- [TASKS FOR THIS EXERCISE]
A: Render this sentence from the post on access to anthropology data in Spanish: "The sample consists of 489 scans taken from 431 specimens, representing 59 species of most Primate families."
B: Write the next part of the post on access to anthropology data, picking up after its final sentence.

Stopping ‘wasteful recollection of data already held by other research groups’

2 minute read

Last week I commented on the American Association of Physical Anthropologists’ recent statement on access to data: “Biological Anthropology association speaks out on data access”.

This is a big issue to which many voices have contributed. I’d like to bring attention to a broader selection of those views—not just the loudest or most widely read.

Three years ago, Lynn Copes and coworkers published a Scientific Data descriptive paper for a dataset of CT scans of non-human primate skeletal material. The paper is open access: “A collection of non-human primate computed tomography scans housed in MorphoSource, a repository for 3D data.”

The sample consists of 489 scans taken from 431 specimens, representing 59 species of most Primate families. These data have transformative reuse potential as such datasets are necessary for conducting high power research into primate evolution, but require significant time and funding to collect. Similar datasets were previously only available to select research groups across the world.

This has been a groundbreaking data release, providing an irreplaceable source of data not only for comparative analyses with other primate collections but also for education. The Harvard Museum of Comparative Zoology, which houses the primate material in the study, is to be congratulated for its forward thinking.

(Stored items)
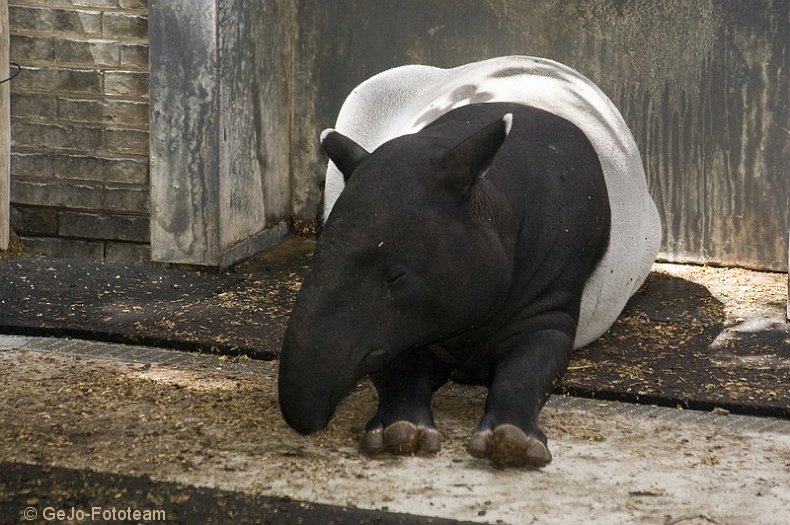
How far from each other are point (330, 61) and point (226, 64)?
32.1 inches

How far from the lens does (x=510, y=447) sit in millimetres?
3691

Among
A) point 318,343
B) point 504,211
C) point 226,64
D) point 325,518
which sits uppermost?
point 226,64

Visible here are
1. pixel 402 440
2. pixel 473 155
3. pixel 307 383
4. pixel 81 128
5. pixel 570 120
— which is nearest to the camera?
pixel 307 383

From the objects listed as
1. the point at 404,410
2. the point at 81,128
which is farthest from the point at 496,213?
the point at 81,128

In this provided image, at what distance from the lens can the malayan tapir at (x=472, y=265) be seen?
3.59 meters

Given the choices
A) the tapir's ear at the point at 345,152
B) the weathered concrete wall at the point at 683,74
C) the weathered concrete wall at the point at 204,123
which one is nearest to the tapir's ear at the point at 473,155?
the tapir's ear at the point at 345,152

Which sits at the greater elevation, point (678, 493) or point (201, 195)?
point (201, 195)

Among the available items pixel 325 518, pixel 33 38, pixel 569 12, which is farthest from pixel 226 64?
pixel 325 518

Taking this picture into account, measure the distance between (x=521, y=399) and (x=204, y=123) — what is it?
2.84 metres

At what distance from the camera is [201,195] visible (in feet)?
20.4

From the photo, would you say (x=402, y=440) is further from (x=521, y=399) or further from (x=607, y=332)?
(x=607, y=332)

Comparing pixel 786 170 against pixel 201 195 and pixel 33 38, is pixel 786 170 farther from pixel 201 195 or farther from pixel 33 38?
pixel 33 38

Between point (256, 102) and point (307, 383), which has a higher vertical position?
point (256, 102)

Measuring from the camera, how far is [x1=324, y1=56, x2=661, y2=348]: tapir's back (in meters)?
4.69
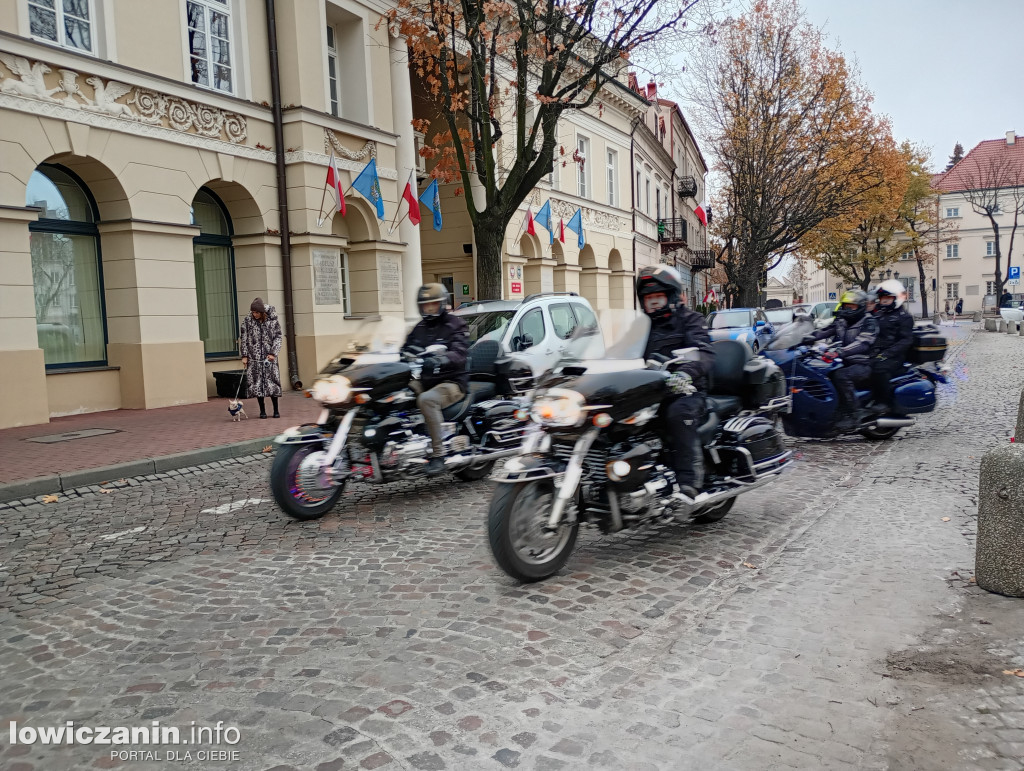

- [RESPONSES]
A: La muestra consta de 489 escaneos tomados de 431 especímenes, que representan 59 especies de la mayoría de las familias de primates.

B:
In the Scientific Data paper, Copes and colleagues commented on the overall situation with data access in biological anthropology. One paragraph is especially worth sharing:

Despite this rush to digitize, comparative morphology is experiencing a crisis as a mode of addressing large-scale evolutionary questions due to the difficulty involved in accruing datasets large enough to have high explanatory power, and the small community of researchers that can participate effectively. This presents a paradox: If so many researchers are putting large efforts into scanning, where are the massive samples? Though a few research groups have managed to generate large samples of scans comprehensively representing diversity in one clade or another, this work has been time consuming, and expensive: as a result these scans are not made widely accessible to non-collaborating researchers. This inequality in access to what is now essential, basic data clearly falls short of scientific ideals for meritocracy. Furthermore, a significant component of the unmanageable demand for 3D scan data experienced by museums may represent wasteful recollection of data already held by other research groups.

We are in an age where scientists must recognize the risk of destruction, damage, and loss of physical specimens held by museums around the world. Creating high-fidelity digital models of the physical objects and distributing those models widely is increasingly essential as a strategy for protecting objects with scientific and heritage value.

Of course researchers cannot answer every possible question from a digital model. But even for questions that must be addressed from original specimens, providing high-resolution digital data is essential for future researchers to see the details of analyses and use them as comparative data for analysis of other objects.